Written request: Print all of the rows below without changing a single character.

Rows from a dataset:
┄┄┄┄┄┄┄┄┄┄┄┄┄┄┄┄┄┄┄┄

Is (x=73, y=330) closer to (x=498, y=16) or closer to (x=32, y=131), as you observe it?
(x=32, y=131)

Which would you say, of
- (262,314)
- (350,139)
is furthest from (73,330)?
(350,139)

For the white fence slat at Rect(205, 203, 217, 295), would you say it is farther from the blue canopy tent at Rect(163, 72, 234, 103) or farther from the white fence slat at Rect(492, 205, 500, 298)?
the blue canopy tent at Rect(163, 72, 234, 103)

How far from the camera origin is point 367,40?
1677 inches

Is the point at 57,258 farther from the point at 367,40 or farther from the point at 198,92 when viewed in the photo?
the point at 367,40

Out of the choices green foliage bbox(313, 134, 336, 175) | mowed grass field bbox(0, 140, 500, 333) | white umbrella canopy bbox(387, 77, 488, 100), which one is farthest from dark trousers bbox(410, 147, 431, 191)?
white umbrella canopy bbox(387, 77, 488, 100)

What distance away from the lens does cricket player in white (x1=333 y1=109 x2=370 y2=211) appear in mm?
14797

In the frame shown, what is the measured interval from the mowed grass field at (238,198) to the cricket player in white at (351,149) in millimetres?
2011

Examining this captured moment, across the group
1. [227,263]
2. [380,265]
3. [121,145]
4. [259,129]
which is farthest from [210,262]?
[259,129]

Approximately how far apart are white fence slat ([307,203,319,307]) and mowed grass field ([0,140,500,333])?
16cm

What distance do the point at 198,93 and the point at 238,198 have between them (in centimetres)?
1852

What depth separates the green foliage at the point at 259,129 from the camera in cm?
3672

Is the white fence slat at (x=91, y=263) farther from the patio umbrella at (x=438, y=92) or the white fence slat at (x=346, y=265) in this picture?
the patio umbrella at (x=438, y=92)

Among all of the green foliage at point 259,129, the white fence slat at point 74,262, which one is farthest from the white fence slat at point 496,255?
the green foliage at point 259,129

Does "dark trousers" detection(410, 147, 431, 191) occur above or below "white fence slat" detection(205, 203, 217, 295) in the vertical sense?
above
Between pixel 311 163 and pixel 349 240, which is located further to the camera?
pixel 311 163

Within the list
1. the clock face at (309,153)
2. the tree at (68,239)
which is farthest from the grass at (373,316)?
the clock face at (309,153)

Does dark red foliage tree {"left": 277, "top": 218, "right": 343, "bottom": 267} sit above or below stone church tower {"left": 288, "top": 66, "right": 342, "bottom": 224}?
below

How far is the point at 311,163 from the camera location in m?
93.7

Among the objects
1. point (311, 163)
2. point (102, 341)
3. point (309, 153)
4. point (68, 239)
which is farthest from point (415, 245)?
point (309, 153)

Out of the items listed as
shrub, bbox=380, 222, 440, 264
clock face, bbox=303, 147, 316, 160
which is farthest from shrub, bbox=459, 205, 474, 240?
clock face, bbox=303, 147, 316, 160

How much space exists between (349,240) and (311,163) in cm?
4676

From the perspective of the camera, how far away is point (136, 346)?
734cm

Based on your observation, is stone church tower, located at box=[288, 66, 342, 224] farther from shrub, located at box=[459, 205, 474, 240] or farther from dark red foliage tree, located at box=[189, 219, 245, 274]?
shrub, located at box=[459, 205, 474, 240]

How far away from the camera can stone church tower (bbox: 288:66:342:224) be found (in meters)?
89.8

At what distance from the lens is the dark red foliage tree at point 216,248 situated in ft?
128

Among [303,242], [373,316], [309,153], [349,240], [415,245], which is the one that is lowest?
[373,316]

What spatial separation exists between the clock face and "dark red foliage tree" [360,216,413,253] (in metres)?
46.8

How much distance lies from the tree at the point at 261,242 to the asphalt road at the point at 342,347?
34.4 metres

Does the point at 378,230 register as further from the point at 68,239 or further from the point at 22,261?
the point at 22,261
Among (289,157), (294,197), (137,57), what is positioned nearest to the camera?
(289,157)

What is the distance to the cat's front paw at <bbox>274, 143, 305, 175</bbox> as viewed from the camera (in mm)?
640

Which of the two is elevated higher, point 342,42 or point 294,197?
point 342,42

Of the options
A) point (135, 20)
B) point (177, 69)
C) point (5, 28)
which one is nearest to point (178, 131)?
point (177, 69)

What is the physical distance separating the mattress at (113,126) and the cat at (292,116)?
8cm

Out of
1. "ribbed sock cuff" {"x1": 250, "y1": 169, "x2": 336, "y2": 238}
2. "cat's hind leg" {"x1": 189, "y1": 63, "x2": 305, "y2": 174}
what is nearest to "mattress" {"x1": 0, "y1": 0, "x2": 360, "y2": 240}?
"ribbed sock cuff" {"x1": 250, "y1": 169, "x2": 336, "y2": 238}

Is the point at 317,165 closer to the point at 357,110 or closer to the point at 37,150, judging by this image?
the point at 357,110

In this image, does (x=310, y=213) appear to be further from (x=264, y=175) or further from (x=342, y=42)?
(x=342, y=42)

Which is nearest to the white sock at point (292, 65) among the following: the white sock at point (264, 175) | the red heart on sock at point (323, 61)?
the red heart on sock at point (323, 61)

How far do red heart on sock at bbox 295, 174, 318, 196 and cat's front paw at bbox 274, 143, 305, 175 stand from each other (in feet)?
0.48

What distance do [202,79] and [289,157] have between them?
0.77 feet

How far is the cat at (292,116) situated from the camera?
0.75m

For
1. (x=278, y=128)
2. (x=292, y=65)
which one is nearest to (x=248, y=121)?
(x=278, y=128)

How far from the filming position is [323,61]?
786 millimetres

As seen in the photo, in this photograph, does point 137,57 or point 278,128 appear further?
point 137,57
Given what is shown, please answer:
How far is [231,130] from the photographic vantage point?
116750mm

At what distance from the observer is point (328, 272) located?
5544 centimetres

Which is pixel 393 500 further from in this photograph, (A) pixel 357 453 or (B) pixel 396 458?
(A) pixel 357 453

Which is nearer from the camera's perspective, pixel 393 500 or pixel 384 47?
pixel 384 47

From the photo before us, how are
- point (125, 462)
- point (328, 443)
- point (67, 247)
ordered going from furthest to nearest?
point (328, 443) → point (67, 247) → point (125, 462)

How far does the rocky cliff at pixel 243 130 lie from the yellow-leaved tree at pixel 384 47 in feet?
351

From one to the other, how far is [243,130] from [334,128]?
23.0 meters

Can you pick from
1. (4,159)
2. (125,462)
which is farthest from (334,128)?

┄┄┄┄┄┄┄┄┄┄┄┄┄┄┄┄┄┄┄┄

Task answer:
Is (x=73, y=330) closer to (x=498, y=16) or closer to (x=32, y=131), as you observe it?
(x=32, y=131)

Which would you say, of
- (262,314)
- (350,139)
is furthest from (73,330)?
(350,139)

For the white fence slat at Rect(205, 203, 217, 295), would you say it is farther from the blue canopy tent at Rect(163, 72, 234, 103) or farther from the white fence slat at Rect(492, 205, 500, 298)?
the blue canopy tent at Rect(163, 72, 234, 103)

How far from the camera origin is point 367,40?
1677 inches

Is the point at 57,258 farther from the point at 367,40 or farther from the point at 198,92 when viewed in the photo?
the point at 367,40

Out of the choices green foliage bbox(313, 134, 336, 175) | mowed grass field bbox(0, 140, 500, 333) | white umbrella canopy bbox(387, 77, 488, 100), which one is farthest from dark trousers bbox(410, 147, 431, 191)?
white umbrella canopy bbox(387, 77, 488, 100)

What distance away from the lens does cricket player in white (x1=333 y1=109 x2=370 y2=211) appear in mm?
14797

In the frame shown, what is the measured interval from the mowed grass field at (238,198) to the cricket player in white at (351,149) in millimetres?
2011

Examining this captured moment, across the group
1. [227,263]
2. [380,265]
3. [121,145]
4. [259,129]
which is farthest from [210,262]?
[259,129]

Approximately how far apart are white fence slat ([307,203,319,307]) and mowed grass field ([0,140,500,333])?
16cm

What distance do the point at 198,93 and the point at 238,198 have between them (in centimetres)?
1852

What depth separates the green foliage at the point at 259,129 from the camera in cm?
3672

Is the white fence slat at (x=91, y=263) farther from the patio umbrella at (x=438, y=92) or the white fence slat at (x=346, y=265) in this picture?
the patio umbrella at (x=438, y=92)

Among all of the green foliage at point 259,129, the white fence slat at point 74,262, which one is farthest from the white fence slat at point 496,255?
the green foliage at point 259,129

Does "dark trousers" detection(410, 147, 431, 191) occur above or below "white fence slat" detection(205, 203, 217, 295) in the vertical sense?
above
Between pixel 311 163 and pixel 349 240, which is located further to the camera?
pixel 311 163

Within the list
1. the clock face at (309,153)
2. the tree at (68,239)
which is farthest from the grass at (373,316)?
the clock face at (309,153)

Does dark red foliage tree {"left": 277, "top": 218, "right": 343, "bottom": 267} sit above or below stone church tower {"left": 288, "top": 66, "right": 342, "bottom": 224}?
below

How far is the point at 311,163 from the camera location in m?
93.7

Among the objects
1. point (311, 163)
2. point (102, 341)
3. point (309, 153)
4. point (68, 239)
which is farthest from point (415, 245)?
point (309, 153)

Out of the items listed as
shrub, bbox=380, 222, 440, 264
clock face, bbox=303, 147, 316, 160
which is farthest from shrub, bbox=459, 205, 474, 240?
clock face, bbox=303, 147, 316, 160

How much space exists between (349,240) and (311,163) in cm?
4676

From the perspective of the camera, how far away is point (136, 346)?
734cm

Based on your observation, is stone church tower, located at box=[288, 66, 342, 224] farther from shrub, located at box=[459, 205, 474, 240] or farther from dark red foliage tree, located at box=[189, 219, 245, 274]?
shrub, located at box=[459, 205, 474, 240]

How far away from the camera can stone church tower (bbox: 288:66:342:224) be found (in meters)?
89.8

At what distance from the lens is the dark red foliage tree at point 216,248 situated in ft?
128

Among [303,242], [373,316], [309,153], [349,240], [415,245], which is the one that is lowest?
[373,316]

What spatial separation exists between the clock face and "dark red foliage tree" [360,216,413,253] (in metres)?
46.8

How much distance lies from the tree at the point at 261,242 to the asphalt road at the point at 342,347?
34.4 metres

Does the point at 378,230 register as further from the point at 68,239 or further from the point at 22,261?
the point at 22,261
Among (289,157), (294,197), (137,57), what is positioned nearest to the camera?
(289,157)

What is the distance to the cat's front paw at <bbox>274, 143, 305, 175</bbox> as viewed from the camera (in mm)?
640

Which of the two is elevated higher, point 342,42 or point 294,197?
point 342,42

Of the options
A) point (135, 20)
B) point (177, 69)
C) point (5, 28)
which one is nearest to point (178, 131)?
point (177, 69)

What is the physical distance separating the mattress at (113,126) and the cat at (292,116)?
8cm

Out of
1. "ribbed sock cuff" {"x1": 250, "y1": 169, "x2": 336, "y2": 238}
2. "cat's hind leg" {"x1": 189, "y1": 63, "x2": 305, "y2": 174}
what is nearest to "mattress" {"x1": 0, "y1": 0, "x2": 360, "y2": 240}?
"ribbed sock cuff" {"x1": 250, "y1": 169, "x2": 336, "y2": 238}

Is the point at 317,165 closer to the point at 357,110 or closer to the point at 37,150, judging by this image?
the point at 357,110

In this image, does (x=310, y=213) appear to be further from (x=264, y=175) or further from (x=342, y=42)?
(x=342, y=42)

Which is nearest to the white sock at point (292, 65) among the following: the white sock at point (264, 175) | the red heart on sock at point (323, 61)?
the red heart on sock at point (323, 61)

How far do red heart on sock at bbox 295, 174, 318, 196 and cat's front paw at bbox 274, 143, 305, 175 stand from each other (in feet)?
0.48

What distance do [202,79] and [289,157] have between them?
0.77 feet

How far is the cat at (292,116) situated from the camera?
0.75m

For
1. (x=278, y=128)
2. (x=292, y=65)
which one is nearest to (x=248, y=121)?
(x=278, y=128)

How far from the filming position is [323,61]?
786 millimetres

As seen in the photo, in this photograph, does point 137,57 or point 278,128 appear further?
point 137,57
Given what is shown, please answer:
How far is [231,130] from the photographic vantage point?
116750mm

At what distance from the observer is point (328, 272) located?
5544 centimetres

Which is pixel 393 500 further from in this photograph, (A) pixel 357 453 or (B) pixel 396 458?
(A) pixel 357 453

Which is nearer from the camera's perspective, pixel 393 500 or pixel 384 47?
pixel 384 47

From the photo before us, how are
- point (125, 462)
- point (328, 443)
- point (67, 247)
ordered going from furthest to nearest?
point (328, 443) → point (67, 247) → point (125, 462)

How far does the rocky cliff at pixel 243 130 lie from the yellow-leaved tree at pixel 384 47 in feet?
351

From one to the other, how far is [243,130] from [334,128]?
23.0 meters

Can you pick from
1. (4,159)
2. (125,462)
which is farthest from (334,128)?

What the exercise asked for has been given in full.